*DOCUMENT PASSAGE*
Every night, while you sleep, your brain performs a critical function: it filters the day’s data. It replays hours of raw information, stripping away noise to identify key “signals”. This process, known as memory consolidation, is how your brain converts chaotic experiences into patterns and rules.
In the localization industry, we are currently doing the opposite. We are caught in a loop of repetitive effort, effectively refusing to learn from our own successes.
Missing Feedback Loop
In the AI-driven translation workflow, a familiar ritual takes place:
- Source text is fed to the LLM.
- AI output is generated.
- A human reviewer makes a decision – correcting a term, shifting a tone, or fixing a placeholder.
This third step is the most valuable data point in the entire chain. It is a goldmine for AI. Yet, in almost every standard workflow, this information is used once and then discarded. The editor fixes the string, the file is exported, and the insight vanishes. When the next string arrives, the AI makes the same mistake again.
Technically, you could prevent this by updating your AI prompt after every edit, but doing that manually is impossible. Most linguists don’t even have access to the prompts, and relaying every minor correction to a manager to “tweak the settings” creates a mountain of extra work.
At Crowdin, we started asking: What if the system just did that work for you?
Introducing Crowdin Dreams: Memory Consolidation for Content
We have begun experimenting with a background process we call Crowdin Dreams. Much like the human brain during REM sleep, “Dreams” watches human edits as they happen in real-time. It doesn’t just store them, but it tries to surface the patterns your team already knows but has never had the time to write down.
Instead of a static database, Dreams acts as an analytical layer that proposes:
- Organic glossaries: Bilingual term candidates identified by consistent human usage.
- Inferred style guides: Tone and register shifts detected across hundreds of edits.
- AI Pipeline improvements: Suggestions to modify AI prompts or add logic steps to the translation chain.
- QA checks: Custom rules for punctuation and formatting based on target-language conventions.
Practical Case in a Gaming Project
To test this, we looked at one of the hardest puzzles in the industry: game localization. Games are notorious for short, fragmented strings and a complete lack of visual context.
We ran an experiment using a small sample – just 150 strings (roughly 7% of the total project), consisting of AI translations and subsequent human post-editing. The results suggest that “data dreaming” can transform a project’s trajectory almost immediately.
| Insight Category | Problem | Crowdin Dreams Solution |
| Structural Logic | `”Meet Frank at the [location]”` – placeholders like [location] failed in locative-case languages. | Identified a linguist’s trick of re-ordering strings (e.g., “[location]: Meet Frank”) and proposed it as a new style guide rule. |
| Punctuation | AI mimicked source trailing periods that felt “wrong” in the target culture. | Detected consistent deletions by editors and proposed to add a new QA check. |
| Terminology | Inconsistent naming of in-game items. | Extracted dozens of high-confidence glossary candidates from editorial choices. |
Even with a tiny data set, the system began to understand what “acceptable” looked like for that specific project.
The Future of “Active” Localization
We aren’t publishing a release date or hard metrics just yet. Crowdin Dreams is currently an internal experimental technology, and it raises fascinating philosophical questions. For instance, if the system learns a better way to translate halfway through a project, should we go back and “correct” the unreviewed strings automatically?
We believe the best way to answer these questions is through real-world application. We are currently looking for early adopters – teams using the Crowdin AI Pipeline whose policies allow for this type of research. If you are ready to experiment, contact us!
We are moving toward a future where human review doesn’t just fix a single sentence, but teaches the entire ecosystem how to be smarter. It’s time we stop throwing away our data and start dreaming.

*REQUIREMENT*
Reproduce word for word the section of the Crowdin Dreams article that begins with "Missing Feedback Loop" and ends with "same mistake again.".

*Stored data entries*
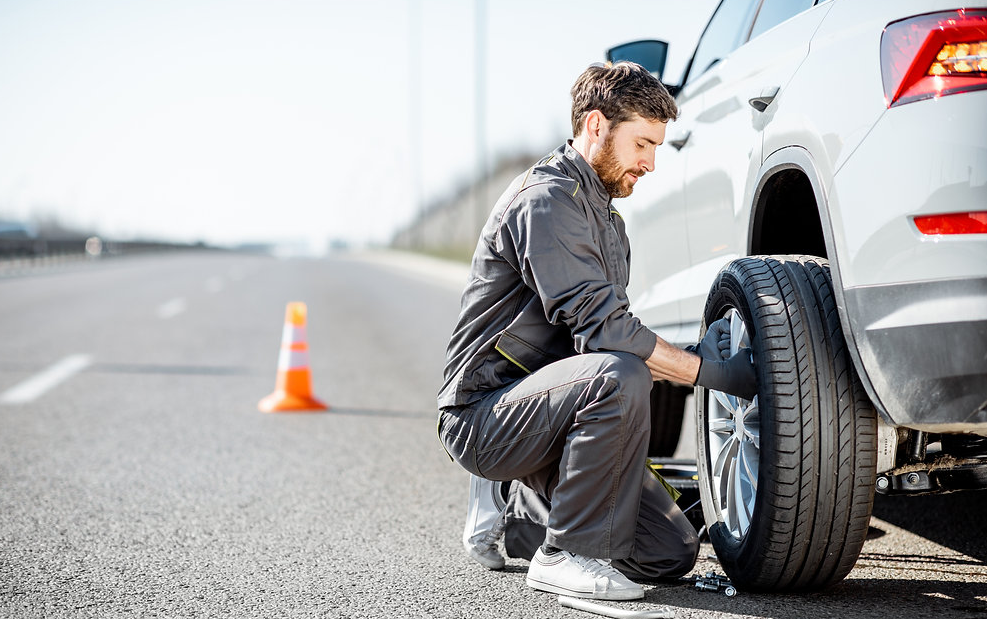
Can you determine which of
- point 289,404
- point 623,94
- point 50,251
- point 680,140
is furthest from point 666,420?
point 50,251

---

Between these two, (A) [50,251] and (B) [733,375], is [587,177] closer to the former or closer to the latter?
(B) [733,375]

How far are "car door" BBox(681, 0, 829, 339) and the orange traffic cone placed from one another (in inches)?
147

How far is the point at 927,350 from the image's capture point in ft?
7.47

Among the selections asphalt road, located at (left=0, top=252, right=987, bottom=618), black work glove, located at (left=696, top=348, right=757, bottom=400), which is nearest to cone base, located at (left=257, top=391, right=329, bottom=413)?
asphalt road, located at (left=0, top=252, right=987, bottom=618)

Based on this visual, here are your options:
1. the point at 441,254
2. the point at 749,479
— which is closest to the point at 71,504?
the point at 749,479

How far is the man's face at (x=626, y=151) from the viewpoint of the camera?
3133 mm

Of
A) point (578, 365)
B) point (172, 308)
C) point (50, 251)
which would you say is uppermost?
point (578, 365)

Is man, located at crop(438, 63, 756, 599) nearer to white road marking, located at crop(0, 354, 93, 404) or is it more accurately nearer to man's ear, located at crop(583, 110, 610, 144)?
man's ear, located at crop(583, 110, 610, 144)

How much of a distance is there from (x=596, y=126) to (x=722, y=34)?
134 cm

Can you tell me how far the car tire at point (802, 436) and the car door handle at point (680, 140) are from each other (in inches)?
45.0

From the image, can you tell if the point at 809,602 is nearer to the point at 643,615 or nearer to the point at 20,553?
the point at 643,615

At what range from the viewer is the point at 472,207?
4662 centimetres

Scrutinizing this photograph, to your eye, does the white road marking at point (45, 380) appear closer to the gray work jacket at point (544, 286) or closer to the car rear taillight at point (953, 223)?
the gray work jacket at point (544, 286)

*OUTPUT FOR THIS EXERCISE*
Missing Feedback Loop
In the AI-driven translation workflow, a familiar ritual takes place:
- Source text is fed to the LLM.
- AI output is generated.
- A human reviewer makes a decision – correcting a term, shifting a tone, or fixing a placeholder.
This third step is the most valuable data point in the entire chain. It is a goldmine for AI. Yet, in almost every standard workflow, this information is used once and then discarded. The editor fixes the string, the file is exported, and the insight vanishes. When the next string arrives, the AI makes the same mistake again.